When managing servers with Chef, sometimes it’s useful to trigger a run “right now.” One of our use cases was triggering a Chef deployment of an updated application as part of a continuous integration job, prior to running acceptance tests. One of the most common ways to trigger a run is `sudo chef-client`. You may also have stumbled upon the option of sending a USR1 signal to the chef daemon process (`sudo killall -USR1 chef-client`). Depending on your configuration, the `sudo killall -USR1 chef-client` approach may not trigger the run immediately, as it uses the configured “splay” to wait a random number of seconds before running. Both of these approaches require root privileges, which may be problematic in automation scenarios.
So, how do we get the right permissions to trigger a Chef run? For the purposes of this post, I’m going to assume you are on a Unix-like operating system (in my case, Ubuntu Linux), want to trigger the run from a remote server via SSH, and don’t want/need root access for other reasons. There are several options, each with their own drawbacks.
One approach is to connect directly, as the root user. This involves the use of either username/password or public key authentication, both of which require spreading around credentials that have wide access to the server.
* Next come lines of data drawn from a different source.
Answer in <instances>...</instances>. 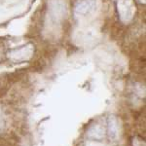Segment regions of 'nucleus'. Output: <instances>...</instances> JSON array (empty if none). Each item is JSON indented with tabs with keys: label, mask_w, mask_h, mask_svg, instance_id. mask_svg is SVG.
<instances>
[{
	"label": "nucleus",
	"mask_w": 146,
	"mask_h": 146,
	"mask_svg": "<svg viewBox=\"0 0 146 146\" xmlns=\"http://www.w3.org/2000/svg\"><path fill=\"white\" fill-rule=\"evenodd\" d=\"M96 9V1L95 0H83L79 2L75 6V13L78 15L86 16L91 14Z\"/></svg>",
	"instance_id": "nucleus-1"
}]
</instances>
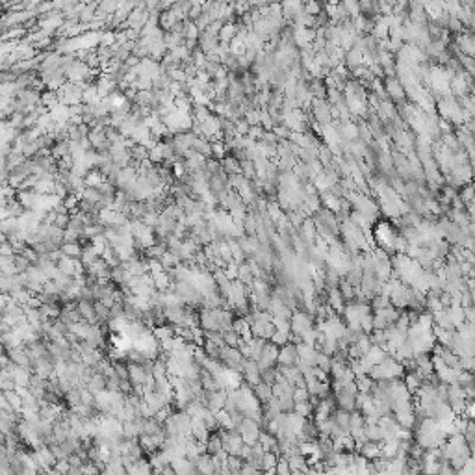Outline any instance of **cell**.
Segmentation results:
<instances>
[{"label": "cell", "instance_id": "cell-2", "mask_svg": "<svg viewBox=\"0 0 475 475\" xmlns=\"http://www.w3.org/2000/svg\"><path fill=\"white\" fill-rule=\"evenodd\" d=\"M253 394H255V397L260 401V403H266V401L273 396V392H271V384L262 383V381H260L258 384L253 386Z\"/></svg>", "mask_w": 475, "mask_h": 475}, {"label": "cell", "instance_id": "cell-3", "mask_svg": "<svg viewBox=\"0 0 475 475\" xmlns=\"http://www.w3.org/2000/svg\"><path fill=\"white\" fill-rule=\"evenodd\" d=\"M291 397H293V401H295V403H297V401H308L310 394H308V390H306V388H293V392H291Z\"/></svg>", "mask_w": 475, "mask_h": 475}, {"label": "cell", "instance_id": "cell-1", "mask_svg": "<svg viewBox=\"0 0 475 475\" xmlns=\"http://www.w3.org/2000/svg\"><path fill=\"white\" fill-rule=\"evenodd\" d=\"M299 362V355H297V345L295 343H284L278 347V355H277V364L280 366H295Z\"/></svg>", "mask_w": 475, "mask_h": 475}]
</instances>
Another option is to connect as a user with sudo rights, which means you just need to deal with sudo requiring password entry. A bad way to deal with this is to execute sudo with the “-S” option to accept the password on STDIN, passing in the password via echo or a similar command. The password ends up being stored in multiple locations, and may end up in logs as well. A better approach is to configure sudo to allow chef-client to be run without requiring password entry. In my opinion, this is a reasonable approach. However, you still end up with a user that has more permissions than truly needed (sudo access). This approach also allows the user to perform other non-default Chef operations by specifying additional arguments to chef-client, which may not be desirable. To prevent such misuse, sudo could be configured to allow passwordless execution of a shell script that calls chef-client with the specified arguments, rather than chef-client itself.
The approach I prefer is to use the “setuid” filesystem permission bit to specify that a given executable should be run as another user (in this case, the root user). With this approach, you can allow users without any special privileges (not root, non-sudoers) to trigger standard chef-client runs (chef-client without any options) without having to provide their password again after initial authentication. You still want to keep in mind that chef-client accepts other arguments, so you don’t want to use setuid directly on chef-client. You might consider writing a shell script to control the arguments used, but setuid doesn’t work on shell scripts. The general workaround is to create a tiny binary that does what you want, and use setuid on that.
And thus, chef-kick: the tiny binary that I use with setuid to allow execution of chef-client as root, but with only the `–once` command-line argument. I have it pre-compiled and packaged for Ubuntu, along with a cookbook to facilitate installation. When you want to trigger a Chef run, just call `chef-kick`. This also works nicely when called from `knife ssh`.